Eishockey-legende verabschiedet sich: quick beendet karriere

Die Eishockeywelt trauert um eine Ikone. Jonathan Quick, der legendäre Torhüter, hat nach 19 beeindruckenden Saisons im NHL-Betrieb seinen Rücktritt verkündet. Sein 921. und letztes Spiel endete zwar mit einer 2:3-Niederlage gegen die Florida Panthers, doch der Abschied war von großer emotionaler Tiefe geprägt.
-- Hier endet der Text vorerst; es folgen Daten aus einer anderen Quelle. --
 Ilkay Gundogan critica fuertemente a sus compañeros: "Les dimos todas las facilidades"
Ein vermächtnis aus paraden und triumphen

Ein vermächtnis aus paraden und triumphen

Für den 40-jährigen US-Amerikaner, der zuletzt für die New York Rangers spielte, geht damit ein erfüllter Lebensabschnitt zu Ende. Quick, der 2005 in der dritten Runde an Position 72 von den Los Angeles Kings gedraftet wurde, blickte nach der Partie bewegt zurück: “Die Mannschaft hat großartig gespielt. Ich hätte mir gewünscht, noch ein paar Paraden mehr für sie zu machen.” Das ist die Demut eines Champions, der sein Team stets an erste Stelle setzt.
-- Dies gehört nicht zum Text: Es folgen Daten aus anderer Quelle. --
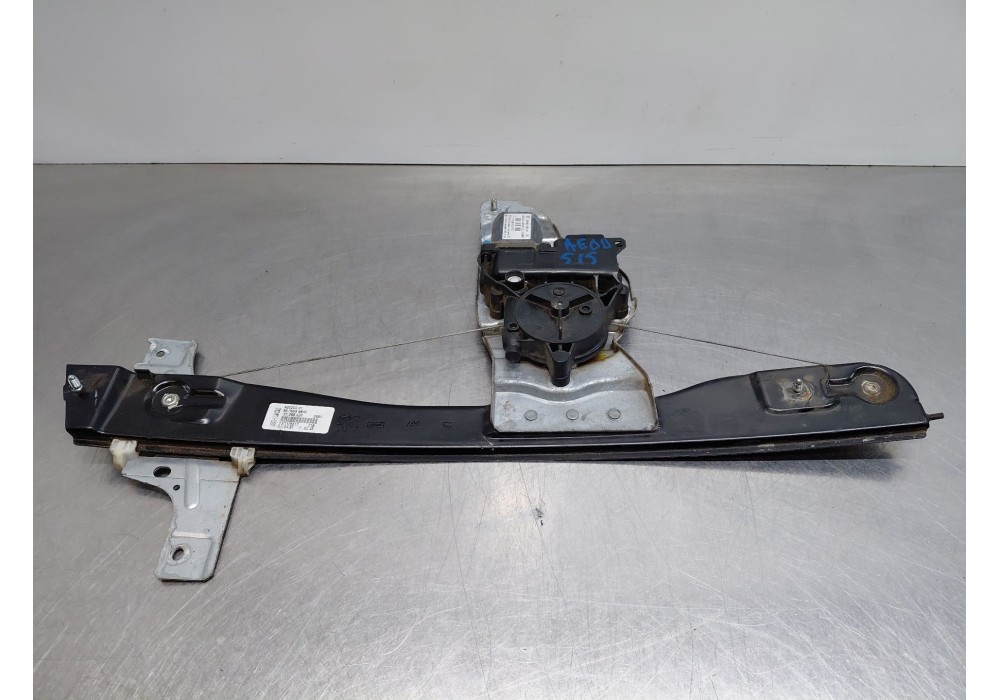 Recambio de elevalunas delantero derecho para peugeot 508 sw i (8e_) 2.0 bluehdi 150 referencia OEM IAM   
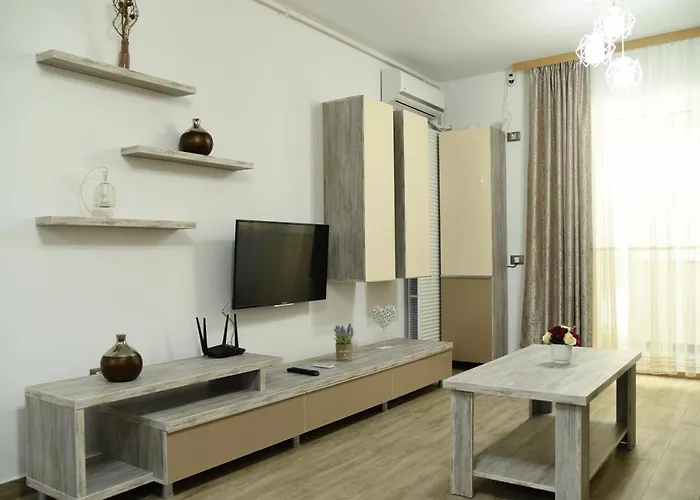 Ideal Moonlight Residence Mamaia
Seine Teamkollegen zeigten ihm im letzten Spiel der Hauptrunde ihre Wertschätzung, indem sie Trikots mit seinem Namen und der Rückennummer 32 trugen. Doch der Applaus des Publikums und die Geste der Panthers-Spieler, die Quick noch in der Kabine suchten, um sich von ihm zu verabschieden, verdeutlichen die tiefe Anerkennung, die er in der Liga genießt.
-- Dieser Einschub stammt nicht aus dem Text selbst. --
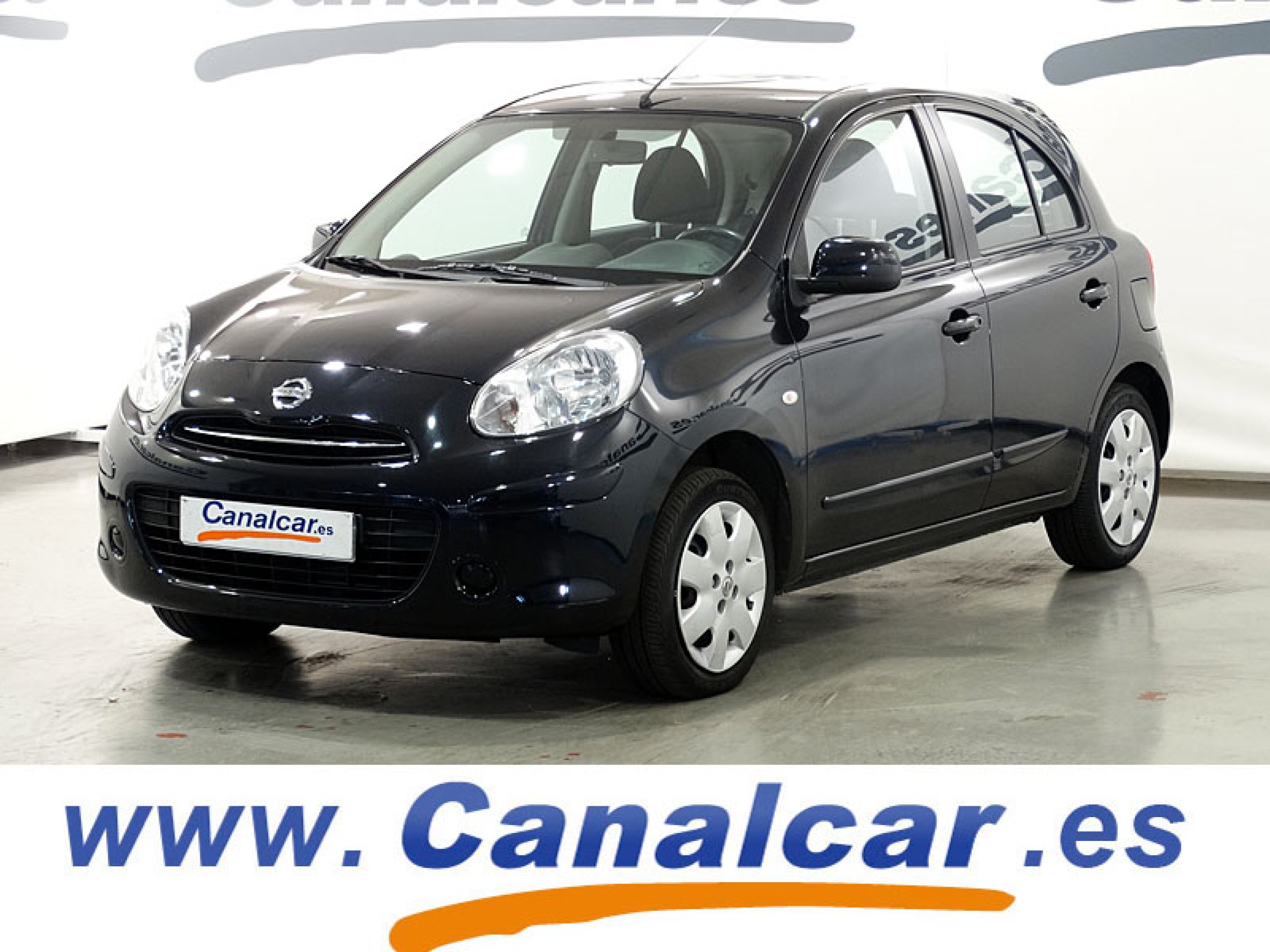 Foto Nissan Micra 2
Quick gehört zu den größten Torhütern der NHL-Geschichte. Mit 829 Einsätzen in der Regular Season belegt er den zweiten Platz in der Bestenliste, und seine 410 Siege sind die meisten, die ein Torwart in der NHL erzielt hat. Drei Stanley-Cup-Triumphe zieren seine beeindruckende Karriere: 2012 und 2014 mit den Los Angeles Kings, sowie 2023 bei einem kurzen, aber erfolgreichen Intermezzo bei den Vegas Golden Knights.

Die Rangers verpassen die Playoffs als Letzter der Eastern Conference, doch der Schatten des Abschieds von Quick liegt über dem Team. Es ist das Ende einer Ära, ein Abschied von einem Mann, der das Tor wie kaum ein anderer beherrschte. Die Eishockey-Fans werden ihm seine spektakulären Paraden und seine unerschütterliche Hingabe vermissen.